Rokowania nie doprowadziły do kapitulacji jednakże większość członków rządu i politycy przekroczyli granicę Prus, a wojsko złożyło broń.
O ostatecznym upadku powstania zadecydowała kapitulacja twierdz w Modlinie i Zamościu /21 października/.
Cały przebieg powstania wskazuje na wielką siłę polskiego ruchu narodowo- wyzwoleńczego. Polska zmobilizowała w toku powstania ok. 150 tyś. ludzi, potrafiła w trudnych warunkach zorganizować zaplecze, uzbroić i zaopatrzyć armię. Dysponowała ponad 40 tyś. regularną armią zawodową, jednakże bez stałego produkcyjnego zaplecza militarnego.
Armia powstańcza potrafiła stanąć do walki jak równy z równym, odnosząc często sukcesy i zmusiła Rosję do użycia w walce z powstaniem prawie połowę swoich sił /do walki z Turcją zmobilizowała niecała 1/3 swoich sił/.
Jednakże przebieg powstania wskazuje na to, że inicjatywę nad jego dalszymi losami przejęło ugrupowanie konserwatywne, które nie zdołało wciągnąć do walki całego społeczeństwa, w tym chłopstwa.
Ponadto nieudolne kierownictwo wodzów naczelnych nie pozwoliło rozwinąć talentów kilku zdolnych generałów / Józefa Bema, Ignacego Prądzyńskiego i innych/, a samo swoimi nietrafionymi decyzjami strategicznymi spowodowało upadek powstania.
Brak wiary generalicji w zwycięstwo, ciągłe jej dążenie do rokowań, defensywne działania, pomimo walecznej postawy żołnierzy obniżało skuteczność polskiej siły militarnej. Częste zmiany naczelnych dowódców, / choć równie często konieczne/, nie wpływały korzystnie na strategię działań i osłabiało siłę polskiej „wiosennej ofensywy”.
Można, więc zastanowić się czy powstanie byłoby skuteczne i miałoby szansę na wygraną, gdyby znalazł się odpowiedni dowódca zdolny nie tylko do właściwych działań militarnych, ale taki, który potrafiłby wciągnąć do powstania cały naród.

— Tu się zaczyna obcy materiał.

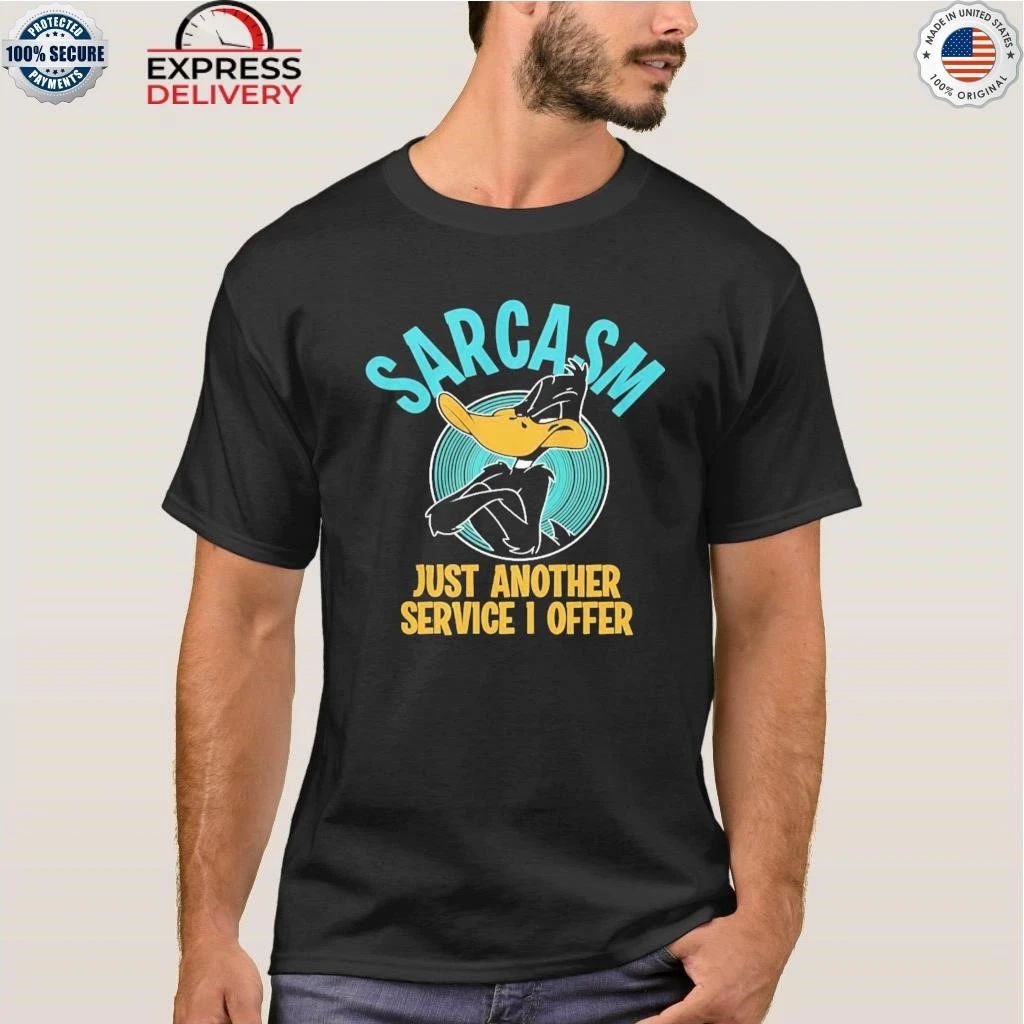 Duck Sarcasm Just Another Service I Offer Shirt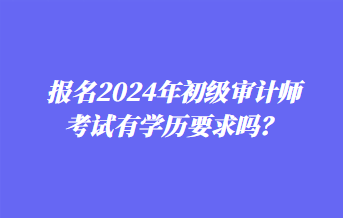 報(bào)名2024年初級(jí)審計(jì)師考試有學(xué)歷要求嗎？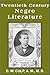 Twentieth Century Negro Literature by Daniel Wallace Culp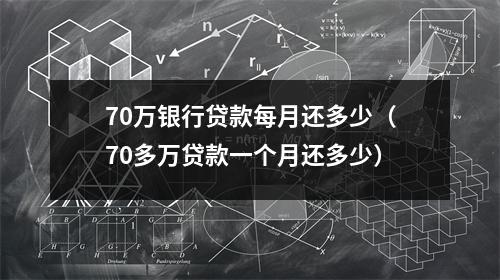 70万银行贷款每月还多少(70多万贷款一个月还多少)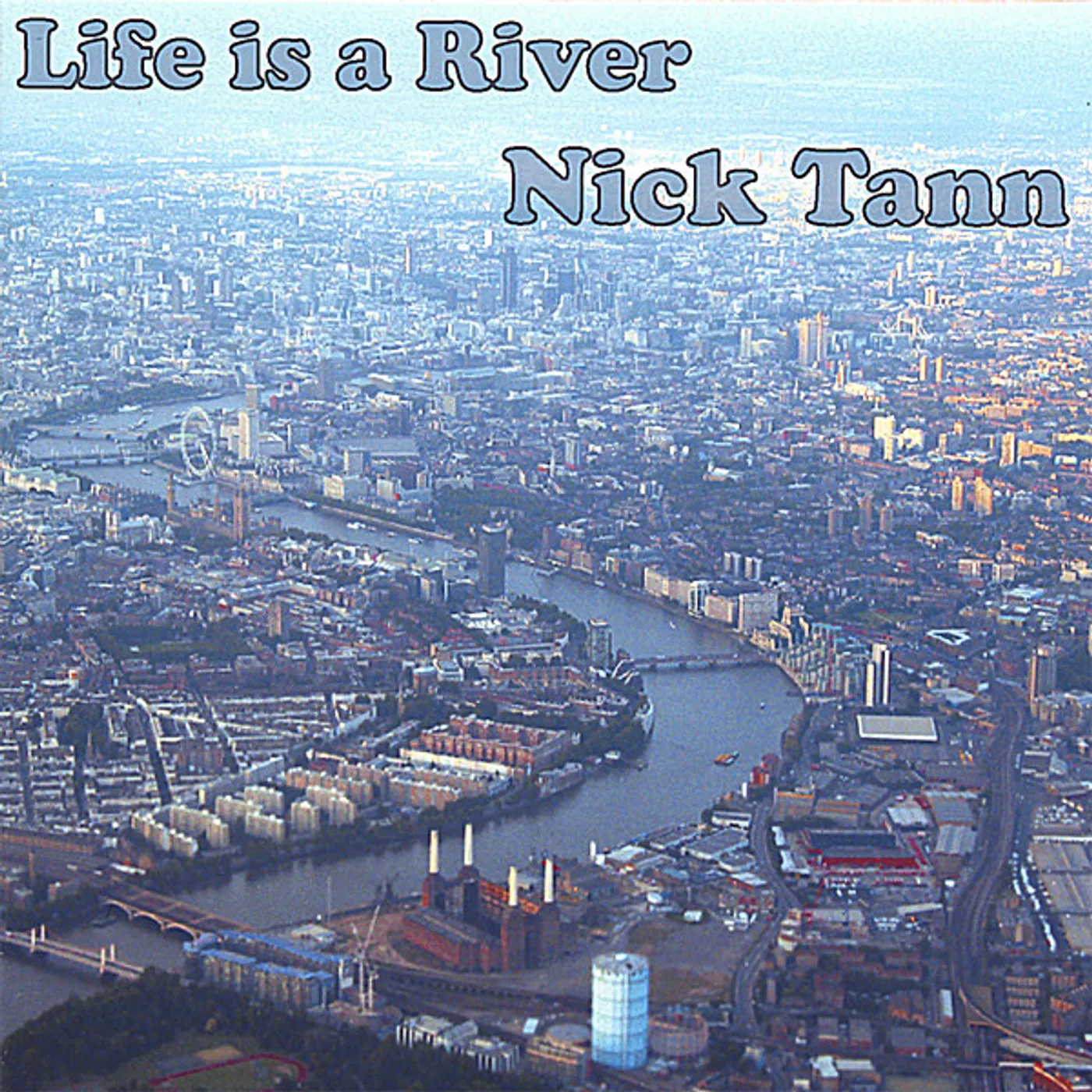 Nick Tann LIFE IS A RIVER CD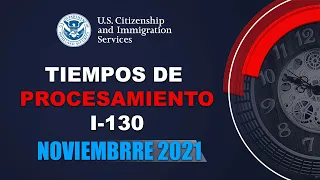 TIEMPO DE PROCESAMIENTO i-130 NOVIEMBRE 2021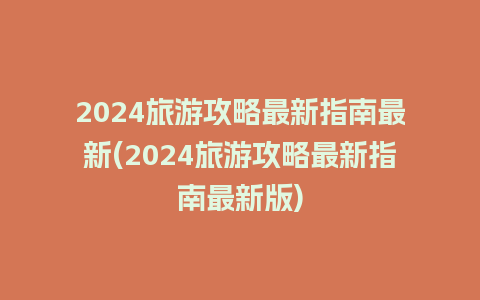 2024旅游攻略最新指南最新(2024旅游攻略最新指南最新版)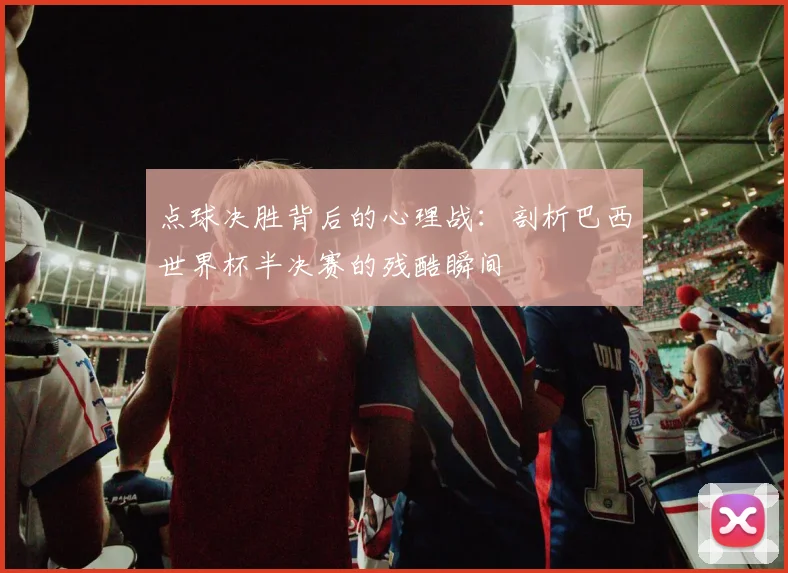 点球决胜背后的心理战：剖析巴西世界杯半决赛的残酷瞬间
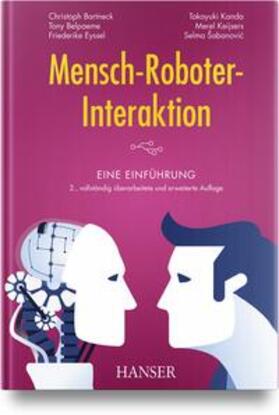 Bartneck / Belpaeme / Eyssel |  Mensch-Roboter-Interaktion | Buch |  Sack Fachmedien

Trudno jest na to pytanie odpowiedzieć, między innymi, dlatego, że być może przedłużyłoby to czas trwania powstania, ale czy zagwarantowałoby to wygraną. Należy pamiętać, że Polska w tej walce była osamotniona bez pomocy innych państw wobec największej ówczesnej potęgi Europy, czyli Rosji.
Źródeł klęski powstania można by szukać często w obiektywnych przyczynach /złe dowództwo, błędne decyzję rządu i sejmu, brak wiary w zwycięstwo/, jednakże nie da się jednoznacznie odpowiedzieć, czy powstanie mogło zwyciężyć.
Natomiast pozostaje ważnym i głębokim sens powstania, jako walki przeciw despotyzmowi i walki o wyzwolenie narodowe.
W takim znaczeniu polskie powstanie listopadowe stało się na długie lata symbolem ruchów narodowościowych dla wielu ludów Europy i nabrało charakteru międzynarodowego.